Although huge progress has been made in improving the outcomes of pediatric or childhood cancers in Europe, patients and survivors are still facing huge challenges that have to be addressed, says a new report.
The European Society for Pediatric Oncology (SIOPE) presented a report in the ongoing European Cancer Congress in Vienna, Austria. The strategic plan is designed to enhance the quality of life of survivors and cure rate of pediatric cancer patients within the next decade.
In Europe, the cancer cure rate is about 80% and cancers affecting children are considered rare. However, more than 5,500 of them still die from the disease.
Further, according to the report, by 2020, around 250,000 of these children will continue to experience the side effects of their treatments that can be significant enough they can reduce the quality of life. Children who have been diagnosed with pediatric cancers also have a higher mortality risk than the general population even after they have gone past the 5-year survival period.
SIOPE's president Gilles Vassal, who also works as a professor of Institut Gustave Roussy in France, confirms pediatric cancer remains to be a serious problem affecting not only the patients but also their families and even the health services.
Other problems that the report cited included the lack of funding and attention from the governments that seem to think that because of the high cure rate, more focus should be provided to adult oncology. Moreover, although new drugs for patients are available, patients don't have sufficient access to them. There's also the disparity of treatment, which impacts the rate of survival of patients.

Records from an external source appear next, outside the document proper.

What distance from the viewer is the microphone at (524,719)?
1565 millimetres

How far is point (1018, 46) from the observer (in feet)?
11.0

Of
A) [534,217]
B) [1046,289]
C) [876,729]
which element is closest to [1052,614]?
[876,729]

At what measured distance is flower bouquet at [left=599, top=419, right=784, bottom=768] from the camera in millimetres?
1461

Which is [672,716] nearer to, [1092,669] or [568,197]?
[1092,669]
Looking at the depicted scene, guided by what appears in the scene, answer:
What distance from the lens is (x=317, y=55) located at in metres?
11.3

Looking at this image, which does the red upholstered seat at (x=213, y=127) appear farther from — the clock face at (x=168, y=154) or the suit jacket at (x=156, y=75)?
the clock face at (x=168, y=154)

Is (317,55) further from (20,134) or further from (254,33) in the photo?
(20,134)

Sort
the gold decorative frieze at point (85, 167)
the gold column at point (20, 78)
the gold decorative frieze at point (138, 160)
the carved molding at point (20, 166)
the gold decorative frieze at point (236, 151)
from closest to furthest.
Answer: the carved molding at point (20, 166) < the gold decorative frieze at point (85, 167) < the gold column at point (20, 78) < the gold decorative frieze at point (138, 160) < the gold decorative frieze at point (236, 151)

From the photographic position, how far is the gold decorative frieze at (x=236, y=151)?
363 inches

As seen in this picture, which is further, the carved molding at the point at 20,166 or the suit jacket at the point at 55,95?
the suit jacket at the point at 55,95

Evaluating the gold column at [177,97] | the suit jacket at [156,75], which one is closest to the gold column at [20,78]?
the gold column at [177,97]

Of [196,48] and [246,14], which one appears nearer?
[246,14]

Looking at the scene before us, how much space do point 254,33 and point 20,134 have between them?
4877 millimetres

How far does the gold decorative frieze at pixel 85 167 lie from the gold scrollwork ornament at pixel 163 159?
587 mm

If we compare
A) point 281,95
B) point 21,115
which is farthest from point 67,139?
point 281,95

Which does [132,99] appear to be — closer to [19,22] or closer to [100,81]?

The strategic plan then recommends key steps to address these challenges, such as financing commitment for projects that support pediatric oncology, enhanced collaboration with cancer patients and their families, and transparent partnerships with industry. It also suggests a "survivorship passport" for all survivors. With the goal of improving quality of life, it shall contain their disease and treatment history for easy follow-up as well as a database for research.
The plan was created after intensive consultations with relevant parties such as patients, survivors, and their families. It is also part of the European Network for Cancer Research in Children and Adolescents (ENCCA) project.